## [Requirement 1]
According to the faculty profiles, during which years did Dr. Dolatabadi serve as President of the Canadian Society for Mechanical Engineering?

## [Text shown]
Ali Dolatabadi, Professor and Concordia Research Chair- Tier I, Mechanical, Industrial and Aerospace Engineering

Dr. Dolatabadi is the Tier 1 Concordia University Research Chair Professor in Multiphase Flow and Thermal Spray.  He co-directs the Thermal Spray and Multiphase Flow Laboratory at Concordia University and has established research collaborations with a number of industry partners including Pratt & Whitney Canada, Bombardier Aerospace, Siemens Canada (formerly Rolls-Royce Canada) and Airbus. Dr. Dolatabadi is the recipient of Young Research Achievement Award, Faculty of Engineering and Computer Science, Concordia University in and NSERC-Discovery Accelerator Supplement (DAS). In 2010, he was elected Fellow of CSME and became a member of Provost’s Circle of Distinction. He served as the President of the Canadian Society for Mechanical Engineering (CSME) from 2014 to 2016. Dr. Dolatabadi is the recipient of the Faculty of Engineering and Computer Science Teaching Excellence Award, 2016-2017 and President’s Excellence in Teaching Award in 2018. Currently, he is the President-Elect of the Engineering Institute of Canada (EIC).


Alireza Rahimi , Researcher, Mechanical, Industrial and Aerospace Engineering

Alireza Rahimi is a mechanical designer and is currently working in an international consulting engineering firm, Mott MacDonald. He received his master’s degree in mechanical engineering from Concordia University in 2019 and his bachelor’s degree from Sharif University of Technology in 2017. His areas of expertise include thermal spray coatings, composite manufacturing, additive manufacturing, microfluidics, heat transfer, and BIM modeling.

## [Record extracts]
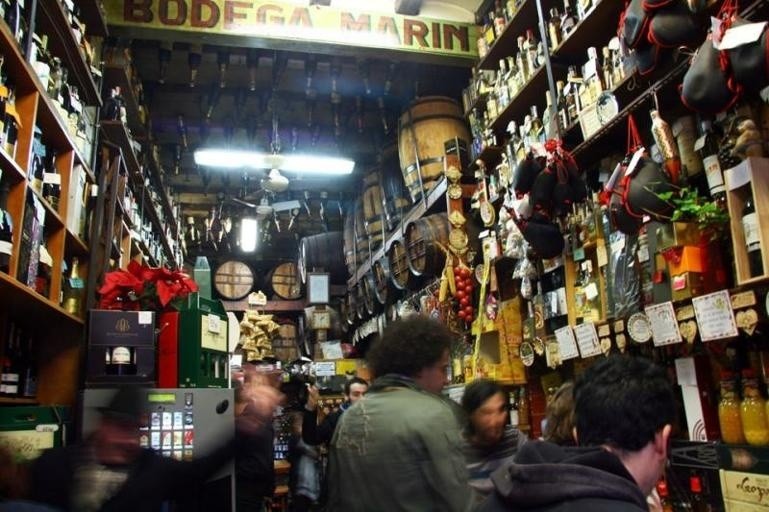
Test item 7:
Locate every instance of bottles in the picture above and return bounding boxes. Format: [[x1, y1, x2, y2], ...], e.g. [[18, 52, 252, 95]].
[[0, 0, 769, 512]]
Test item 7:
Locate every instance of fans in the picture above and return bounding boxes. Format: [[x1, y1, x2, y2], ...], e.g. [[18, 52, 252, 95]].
[[232, 112, 335, 222]]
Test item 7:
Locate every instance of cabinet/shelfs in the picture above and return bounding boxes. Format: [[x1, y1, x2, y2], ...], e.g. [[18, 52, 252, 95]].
[[342, 1, 769, 475], [0, 0, 187, 406]]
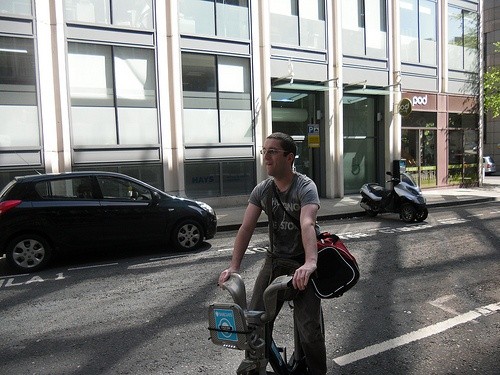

## [Requirement 2]
Rewrite the entire listing with every occurrence of "return bounding boxes" replaced by "give bounding boxes", leaving everything else unchanged and omitting the pictures.

## [Full output 1]
2014 to 2016

## [Full output 2]
Test item 7:
Locate every instance of bottles in the picture above and give bounding boxes. Format: [[x1, y1, x2, y2], ...], e.g. [[18, 52, 252, 95]].
[[0, 0, 769, 512]]
Test item 7:
Locate every instance of fans in the picture above and give bounding boxes. Format: [[x1, y1, x2, y2], ...], e.g. [[18, 52, 252, 95]].
[[232, 112, 335, 222]]
Test item 7:
Locate every instance of cabinet/shelfs in the picture above and give bounding boxes. Format: [[x1, y1, x2, y2], ...], e.g. [[18, 52, 252, 95]].
[[342, 1, 769, 475], [0, 0, 187, 406]]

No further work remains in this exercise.